Alors qu'une nouvelle taxe sur les abonnements à Internet a été écartée par les députés la semaine dernière, le directeur général d'Iliad, la maison-mère de Free, s'est interrogé sur le financement du CNC qui est, selon lui, largement doté.

La semaine dernière, le gouvernement a cherché à faire passer un amendement déposé à la dernière minute, afin de mettre en place une nouvelle taxe sur les abonnements Internet. La mesure a finalement été rejetée par les députés, qui n’ont guère apprécié les manières du gouvernement. Officiellement, cette taxe était destinée à alimenter les fonds du Centre national du cinéma et de l’image animée (CNC).

L’éventualité d’une nouvelle taxe sur les abonnements à Internet n’a évidemment pas été accueillie avec un enthousiasme débordant chez les fournisseurs d’accès à Internet. Interrogé par Le Figaro et cité par Freenews, le directeur général d’Iliad, Maxime Lombardini, s’est demandé ouvertement à quoi allait bien pouvoir servir ce nouveau prélèvement.

« Le Centre national du cinéma et de l’image animée doit justifier plus sérieusement ses besoins. Le soutien à la production n’est pas du tout en cause, il est déjà largement financé » a-t-il lancé, faisant certainement référence aux importantes rentrées budgétaires qui ont fini par pousser l’État à en récupérer une grosse partie. « Le CNC ne doit pas s’inventer des missions nouvelles. Au CNC maintenant, c’est la recette qui engendre la dépense« .

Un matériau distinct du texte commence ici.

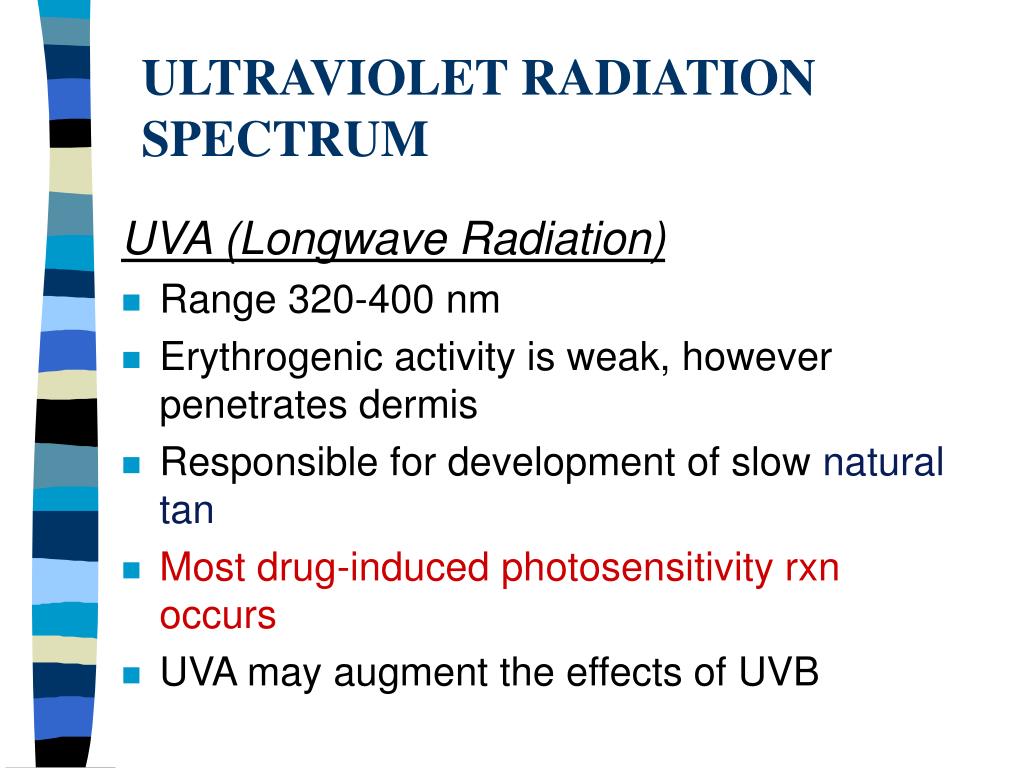 ULTRAVIOLET RADIATION SPECTRUM

UVA (Longwave Radiation)

- Range 320-400 nm
- Erythrogenic activity is weak, however penetrates dermis
- Responsible for development of slow natural tan
- Most drug-induced photosensitivity rxn occurs
- UVA may augment the effects of UVB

En réalité, cette taxe n’avait pas pour objectif de financer le CNC. Selon une source proche du dossier, l’amendement déposé par le gouvernement devait préparer le terrain à la création future du Centre national de la musique (CNM), une instance réclamée par l’industrie musicale. Il était alors question de puiser dans le COSIP, à hauteur de 50 à 100 millions d’euros, pour financer le CNM.

Comme nous l’expliquions alors, le CNM devra s’occuper de la récolte des prélèvements afin de financer la production musicale, de la même manière que le CNC collecte les taxes pour l’industrie du cinéma. L’industrie du disque verrait alors ses subventions bondir, sans que l’internaute ne puisse jouir de la moindre contrepartie. Cette taxe est défendue de longue date par la Sacem.